_Aim of the exercise_. Rewrite the data starting at the line containing "In this scene as" and ending at the end of the data, changing "walkway" to "path" and leaving everything else as it is.

_Dataset extract_.
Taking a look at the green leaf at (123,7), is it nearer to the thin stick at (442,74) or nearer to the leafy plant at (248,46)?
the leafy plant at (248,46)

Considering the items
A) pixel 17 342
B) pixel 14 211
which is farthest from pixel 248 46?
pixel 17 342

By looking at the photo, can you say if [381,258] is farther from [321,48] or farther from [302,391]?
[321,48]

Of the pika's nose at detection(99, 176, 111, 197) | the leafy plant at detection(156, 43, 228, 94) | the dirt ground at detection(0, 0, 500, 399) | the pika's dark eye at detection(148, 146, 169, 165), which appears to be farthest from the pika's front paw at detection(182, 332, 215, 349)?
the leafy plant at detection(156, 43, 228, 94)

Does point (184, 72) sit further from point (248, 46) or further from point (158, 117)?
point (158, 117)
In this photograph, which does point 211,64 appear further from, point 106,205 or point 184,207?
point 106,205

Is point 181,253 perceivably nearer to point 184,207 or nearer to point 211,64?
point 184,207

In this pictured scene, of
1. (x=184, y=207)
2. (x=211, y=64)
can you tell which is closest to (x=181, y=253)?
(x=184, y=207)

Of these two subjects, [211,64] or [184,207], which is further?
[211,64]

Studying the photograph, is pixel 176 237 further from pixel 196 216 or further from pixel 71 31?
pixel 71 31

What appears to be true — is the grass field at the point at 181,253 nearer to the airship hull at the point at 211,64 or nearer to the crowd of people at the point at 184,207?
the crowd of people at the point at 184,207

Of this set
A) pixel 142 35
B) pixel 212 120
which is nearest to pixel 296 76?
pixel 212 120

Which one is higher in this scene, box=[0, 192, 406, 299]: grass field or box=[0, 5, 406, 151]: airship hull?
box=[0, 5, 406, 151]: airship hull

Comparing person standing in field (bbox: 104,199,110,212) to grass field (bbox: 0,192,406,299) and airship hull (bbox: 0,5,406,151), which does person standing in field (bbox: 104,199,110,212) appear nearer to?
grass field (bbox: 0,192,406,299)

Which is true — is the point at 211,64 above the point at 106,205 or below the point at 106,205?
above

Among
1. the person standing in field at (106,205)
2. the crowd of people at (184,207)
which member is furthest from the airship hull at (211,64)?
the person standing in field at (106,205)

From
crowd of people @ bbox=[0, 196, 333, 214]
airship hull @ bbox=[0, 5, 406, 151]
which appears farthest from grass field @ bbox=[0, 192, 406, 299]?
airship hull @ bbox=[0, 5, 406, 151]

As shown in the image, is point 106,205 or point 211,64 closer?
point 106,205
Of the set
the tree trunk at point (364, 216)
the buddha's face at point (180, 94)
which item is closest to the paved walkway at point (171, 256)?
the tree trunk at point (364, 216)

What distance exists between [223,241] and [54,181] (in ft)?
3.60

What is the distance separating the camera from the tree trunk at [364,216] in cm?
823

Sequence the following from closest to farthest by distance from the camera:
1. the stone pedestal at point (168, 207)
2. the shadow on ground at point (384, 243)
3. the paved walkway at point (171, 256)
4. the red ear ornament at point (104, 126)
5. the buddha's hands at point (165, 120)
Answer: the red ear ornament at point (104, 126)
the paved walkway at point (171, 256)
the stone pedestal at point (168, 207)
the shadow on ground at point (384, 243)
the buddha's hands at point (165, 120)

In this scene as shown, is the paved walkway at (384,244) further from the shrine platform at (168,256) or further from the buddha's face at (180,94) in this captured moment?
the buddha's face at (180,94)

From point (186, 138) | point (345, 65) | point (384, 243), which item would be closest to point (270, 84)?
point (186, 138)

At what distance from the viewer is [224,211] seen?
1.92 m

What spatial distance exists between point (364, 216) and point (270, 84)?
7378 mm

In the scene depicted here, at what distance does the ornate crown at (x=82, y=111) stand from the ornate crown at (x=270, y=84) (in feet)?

_Solved problem_.
In this scene as shown, is the paved path at (384,244) further from the shrine platform at (168,256) or further from the buddha's face at (180,94) in this captured moment?
the buddha's face at (180,94)

From point (186, 138) | point (345, 65) | point (384, 243), which item would be closest to point (270, 84)?
point (186, 138)

At what distance from the viewer is [224,211] seen?
1.92 m

What spatial distance exists between point (364, 216) and point (270, 84)?
7378 mm

In the scene depicted here, at what distance does the ornate crown at (x=82, y=111) stand from the ornate crown at (x=270, y=84) (in feet)?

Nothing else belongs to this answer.